%%
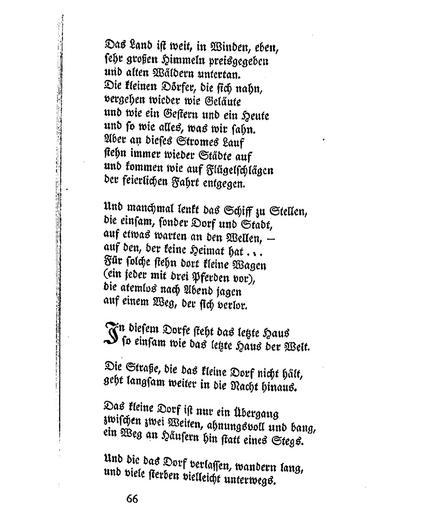 Das Land ist weit, in Winden, eben,
sehr großen Himmeln preisgegeben
und alten Wäldern untertan.
Die kleinen Dörfer, die sich nahn,
vergehen wieder wie Geläute
und wie ein Gestern und ein Heute
und so wie alles, was wir sahn.
Aber an dieses Stromes Lauf
stehn immer wieder Städte auf
und kommen wie auf Flügelschlägen
der feierlichen Fahrt entgegen.

Und manchmal lenkt das Schiff zu Stellen,
die einsam, sonder Dorf und Stadt,
auf etwas warten an den Wellen, –
auf den, der keine Heimat hat . . .
Für solche stehn dort kleine Wagen
(ein jeder mit drei Pferden vor),
die atemlos nach Abend jagen
auf einem Weg, der sich verlor.

In diesem Dorfe steht das letzte Haus
so einsam wie das letzte Haus der Welt.

Die Straße, die das kleine Dorf nicht hält,
geht langsam weiter in die Nacht hinaus.

Das kleine Dorf ist nur ein Übergang
zwischen zwei Weiten, ahnungsvoll und bang,
ein Weg an Häusern hin statt eines Stegs.

Und die das Dorf verlassen, wandern lang,
und viele sterben vielleicht unterwegs.

66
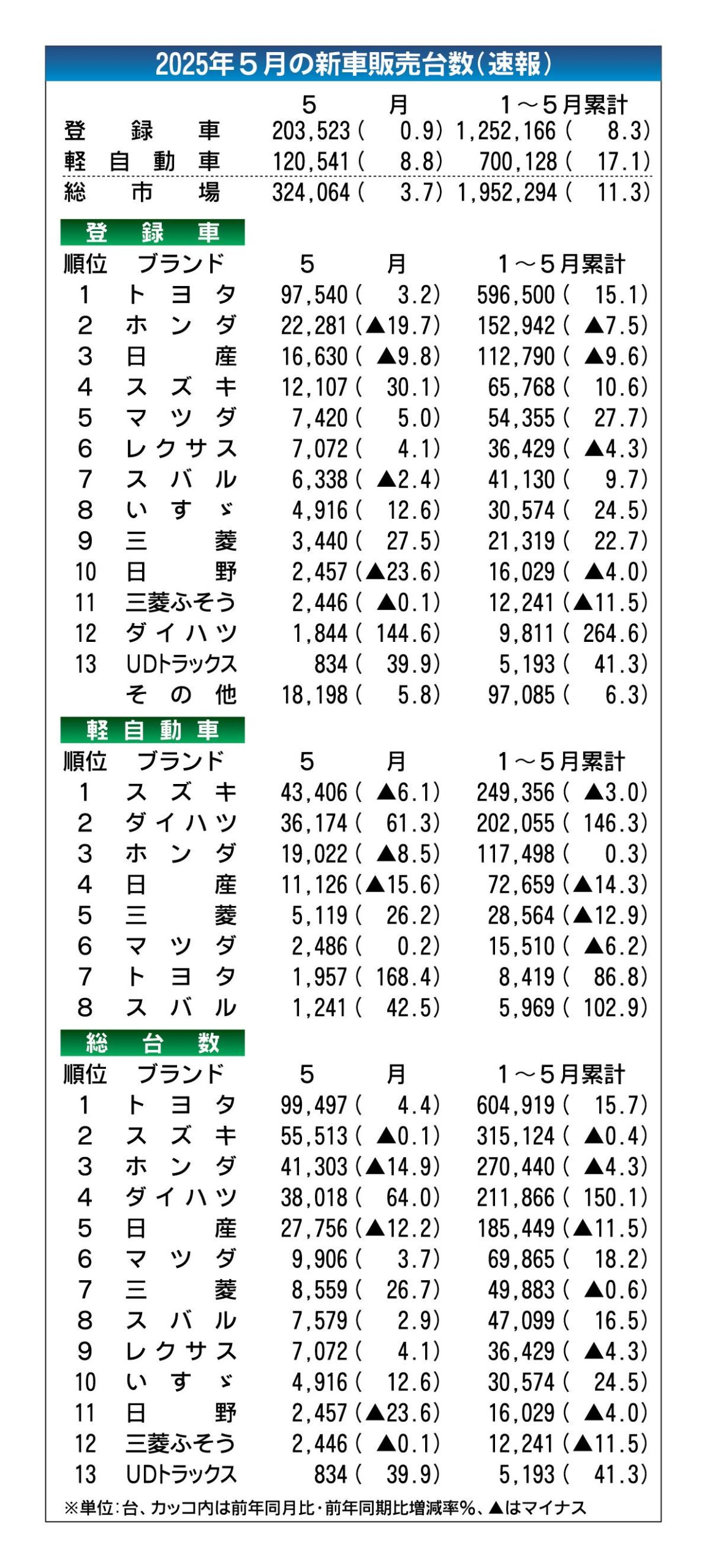 2025年5月の新車販売台数(速報)

| | 5月 | 1～5月累計 |
|---|---|---|
| 登録車 | 203,523(0.9) | 1,252,166(8.3) |
| 軽自動車 | 120,541(8.8) | 700,128(17.1) |
| 総市場 | 324,064(3.7) | 1,952,294(11.3) |

登録車

| 順位 | ブランド | 5月 | 1～5月累計 |
|---|---|---|---|
| 1 | トヨタ | 97,540(3.2) | 596,500(15.1) |
| 2 | ホンダ | 22,281(▲19.7) | 152,942(▲7.5) |
| 3 | 日産 | 16,630(▲9.8) | 112,790(▲9.6) |
| 4 | スズキ | 12,107(30.1) | 65,768(10.6) |
| 5 | マツダ | 7,420(5.0) | 54,355(27.7) |
| 6 | レクサス | 7,072(4.1) | 36,429(▲4.3) |
| 7 | スバル | 6,338(▲2.4) | 41,130(9.7) |
| 8 | いすゞ | 4,916(12.6) | 30,574(24.5) |
| 9 | 三菱 | 3,440(27.5) | 21,319(22.7) |
| 10 | 日野 | 2,457(▲23.6) | 16,029(▲4.0) |
| 11 | 三菱ふそう | 2,446(▲0.1) | 12,241(▲11.5) |
| 12 | ダイハツ | 1,844(144.6) | 9,811(264.6) |
| 13 | UDトラックス | 834(39.9) | 5,193(41.3) |
| | その他 | 18,198(5.8) | 97,085(6.3) |

軽自動車

| 順位 | ブランド | 5月 | 1～5月累計 |
|---|---|---|---|
| 1 | スズキ | 43,406(▲6.1) | 249,356(▲3.0) |
| 2 | ダイハツ | 36,174(61.3) | 202,055(146.3) |
| 3 | ホンダ | 19,022(▲8.5) | 117,498(0.3) |
| 4 | 日産 | 11,126(▲15.6) | 72,659(▲14.3) |
| 5 | 三菱 | 5,119(26.2) | 28,564(▲12.9) |
| 6 | マツダ | 2,486(0.2) | 15,510(▲6.2) |
| 7 | トヨタ | 1,957(168.4) | 8,419(86.8) |
| 8 | スバル | 1,241(42.5) | 5,969(102.9) |

総台数

| 順位 | ブランド | 5月 | 1～5月累計 |
|---|---|---|---|
| 1 | トヨタ | 99,497(4.4) | 604,919(15.7) |
| 2 | スズキ | 55,513(▲0.1) | 315,124(▲0.4) |
| 3 | ホンダ | 41,303(▲14.9) | 270,440(▲4.3) |
| 4 | ダイハツ | 38,018(64.0) | 211,866(150.1) |
| 5 | 日産 | 27,756(▲12.2) | 185,449(▲11.5) |
| 6 | マツダ | 9,906(3.7) | 69,865(18.2) |
| 7 | 三菱 | 8,559(26.7) | 49,883(▲0.6) |
| 8 | スバル | 7,579(2.9) | 47,099(16.5) |
| 9 | レクサス | 7,072(4.1) | 36,429(▲4.3) |
| 10 | いすゞ | 4,916(12.6) | 30,574(24.5) |
| 11 | 日野 | 2,457(▲23.6) | 16,029(▲4.0) |
| 12 | 三菱ふそう | 2,446(▲0.1) | 12,241(▲11.5) |
| 13 | UDトラックス | 834(39.9) | 5,193(41.3) |

※単位:台、カッコ内は前年同月比・前年同期比増減率%、▲はマイナス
%%
### REQUIREMENT:
Look through the entries above and report each line where the string "Haus" occurs.

### OUTPUT BELOW:
In diesem Dorfe steht das letzte Haus
so einsam wie das letzte Haus der Welt.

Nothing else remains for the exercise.